- **Listed entries**
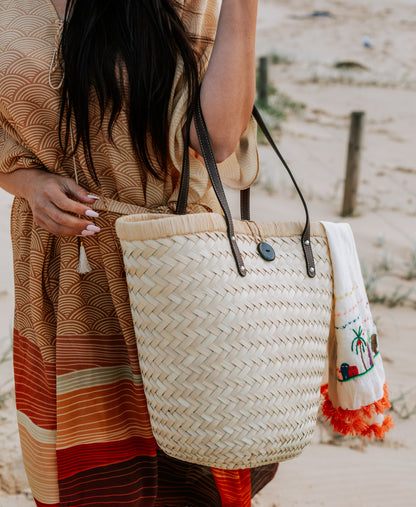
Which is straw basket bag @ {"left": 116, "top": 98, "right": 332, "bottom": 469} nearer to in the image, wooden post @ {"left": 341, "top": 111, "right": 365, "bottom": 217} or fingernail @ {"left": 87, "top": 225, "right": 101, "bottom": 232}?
fingernail @ {"left": 87, "top": 225, "right": 101, "bottom": 232}

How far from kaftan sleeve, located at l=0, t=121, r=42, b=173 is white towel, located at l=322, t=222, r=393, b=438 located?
2.20 feet

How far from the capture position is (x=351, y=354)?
4.19 ft

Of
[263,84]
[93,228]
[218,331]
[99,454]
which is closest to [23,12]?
[93,228]

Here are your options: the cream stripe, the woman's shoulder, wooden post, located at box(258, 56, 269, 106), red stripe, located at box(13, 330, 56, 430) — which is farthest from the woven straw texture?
wooden post, located at box(258, 56, 269, 106)

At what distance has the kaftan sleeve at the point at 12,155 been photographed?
1192 millimetres

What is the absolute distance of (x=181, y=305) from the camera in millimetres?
994

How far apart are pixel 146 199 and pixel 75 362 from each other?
1.38 feet

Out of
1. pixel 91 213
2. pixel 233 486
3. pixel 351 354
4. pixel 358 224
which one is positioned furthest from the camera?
pixel 358 224

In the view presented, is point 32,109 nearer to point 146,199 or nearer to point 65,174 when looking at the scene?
point 65,174

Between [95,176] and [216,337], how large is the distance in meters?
0.44

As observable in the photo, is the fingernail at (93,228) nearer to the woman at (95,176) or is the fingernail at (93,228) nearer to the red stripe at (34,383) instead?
the woman at (95,176)

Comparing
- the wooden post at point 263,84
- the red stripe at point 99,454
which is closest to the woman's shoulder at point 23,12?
the red stripe at point 99,454

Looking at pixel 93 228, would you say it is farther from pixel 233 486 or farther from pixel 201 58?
pixel 233 486

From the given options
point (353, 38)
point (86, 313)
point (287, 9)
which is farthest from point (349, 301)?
point (287, 9)
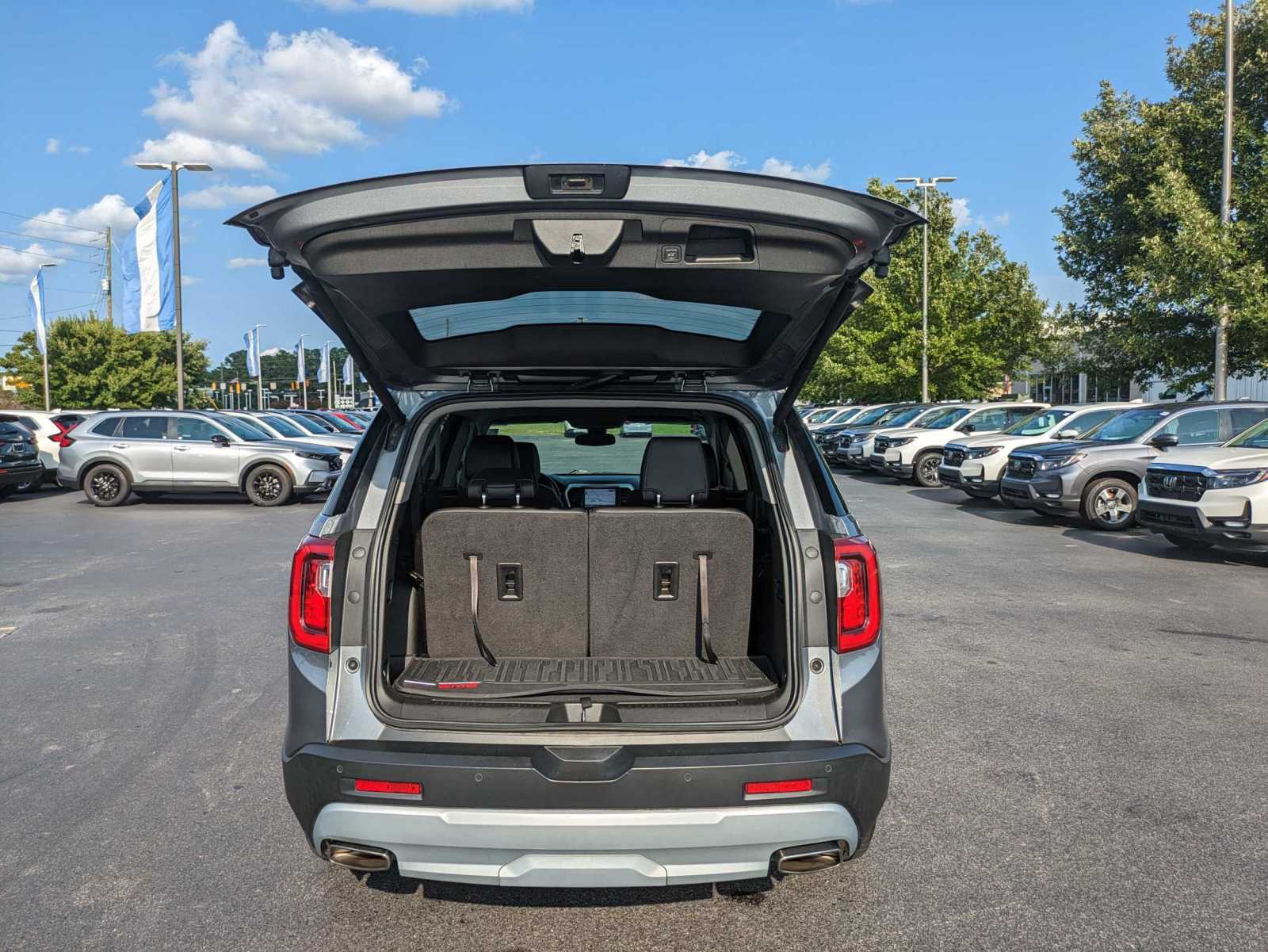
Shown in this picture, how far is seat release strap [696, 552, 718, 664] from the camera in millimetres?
3740

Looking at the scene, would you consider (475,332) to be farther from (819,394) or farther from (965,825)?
(819,394)

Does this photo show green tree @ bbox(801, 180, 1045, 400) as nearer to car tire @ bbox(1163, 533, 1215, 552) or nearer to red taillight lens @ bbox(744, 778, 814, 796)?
car tire @ bbox(1163, 533, 1215, 552)

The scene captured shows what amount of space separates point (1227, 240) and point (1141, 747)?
1639 cm

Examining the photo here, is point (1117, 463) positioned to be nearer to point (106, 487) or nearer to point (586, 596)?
point (586, 596)

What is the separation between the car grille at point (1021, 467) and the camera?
46.1ft

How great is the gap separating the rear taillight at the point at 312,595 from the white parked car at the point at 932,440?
18600mm

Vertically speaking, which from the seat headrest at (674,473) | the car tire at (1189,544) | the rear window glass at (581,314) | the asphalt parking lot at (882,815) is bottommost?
the asphalt parking lot at (882,815)

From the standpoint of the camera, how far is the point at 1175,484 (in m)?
10.8

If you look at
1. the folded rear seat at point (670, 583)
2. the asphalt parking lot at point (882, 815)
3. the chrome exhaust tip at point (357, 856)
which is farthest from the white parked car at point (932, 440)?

- **Problem**
Reproduce every record above exactly, omitting the pictures.

- **Complete answer**
Which is straw basket bag @ {"left": 116, "top": 98, "right": 332, "bottom": 469} nearer to in the image, wooden post @ {"left": 341, "top": 111, "right": 365, "bottom": 217} or fingernail @ {"left": 87, "top": 225, "right": 101, "bottom": 232}?
fingernail @ {"left": 87, "top": 225, "right": 101, "bottom": 232}

How far from kaftan sleeve, located at l=0, t=121, r=42, b=173 is white towel, located at l=322, t=222, r=393, b=438 located?
2.20 feet

How far from the capture position is (x=351, y=354)?
4.19 ft

Of
[263,84]
[93,228]
[218,331]
[99,454]
which is closest to [23,12]?
[93,228]

Here are your options: the cream stripe, the woman's shoulder, wooden post, located at box(258, 56, 269, 106), red stripe, located at box(13, 330, 56, 430) — which is farthest from the woven straw texture?
wooden post, located at box(258, 56, 269, 106)

At what distance has the kaftan sleeve at the point at 12,155 been photographed?
1192 millimetres

What is the absolute distance of (x=181, y=305) from the camera in millimetres?
994

How far apart are pixel 146 199 and pixel 75 362 from each other?
1.38 feet

Out of
1. pixel 91 213
2. pixel 233 486
3. pixel 351 354
4. pixel 358 224
which one is positioned furthest from the camera?
pixel 358 224

In the view presented, is point 32,109 nearer to point 146,199 or nearer to point 65,174 when looking at the scene?
point 65,174

Between [95,176] and [216,337], how large is the distance in meters?
0.44

As observable in the photo, is the fingernail at (93,228) nearer to the woman at (95,176) or is the fingernail at (93,228) nearer to the red stripe at (34,383) instead?
the woman at (95,176)

Comparing
- the wooden post at point 263,84
- the red stripe at point 99,454
which is closest to the woman's shoulder at point 23,12?
the red stripe at point 99,454

Looking at pixel 93 228, would you say it is farther from pixel 233 486 or farther from pixel 201 58?
pixel 233 486

From the given options
point (353, 38)
point (86, 313)
point (287, 9)
which is farthest from point (349, 301)?
point (287, 9)
Shown in this picture, how far is seat release strap [696, 552, 718, 664] from the camera in millimetres?
3740

Looking at the scene, would you consider (475,332) to be farther from (819,394) or farther from (965,825)?
(819,394)

Does this photo show green tree @ bbox(801, 180, 1045, 400) as nearer to car tire @ bbox(1163, 533, 1215, 552) or nearer to red taillight lens @ bbox(744, 778, 814, 796)?
car tire @ bbox(1163, 533, 1215, 552)

The scene captured shows what amount of space separates point (1227, 240) and point (1141, 747)?
1639 cm

Examining the photo here, is point (1117, 463) positioned to be nearer to point (106, 487) or nearer to point (586, 596)?
point (586, 596)

What is the separation between the car grille at point (1021, 467) and the camera?
46.1ft

How great is the gap separating the rear taillight at the point at 312,595 from the white parked car at the point at 932,440?
18600mm

Vertically speaking, which from the seat headrest at (674,473) | the car tire at (1189,544) | the rear window glass at (581,314) | the asphalt parking lot at (882,815) is bottommost?
the asphalt parking lot at (882,815)

From the standpoint of the camera, how far is the point at 1175,484 (in m)?
10.8

If you look at
1. the folded rear seat at point (670, 583)
2. the asphalt parking lot at point (882, 815)
3. the chrome exhaust tip at point (357, 856)
which is farthest from the white parked car at point (932, 440)?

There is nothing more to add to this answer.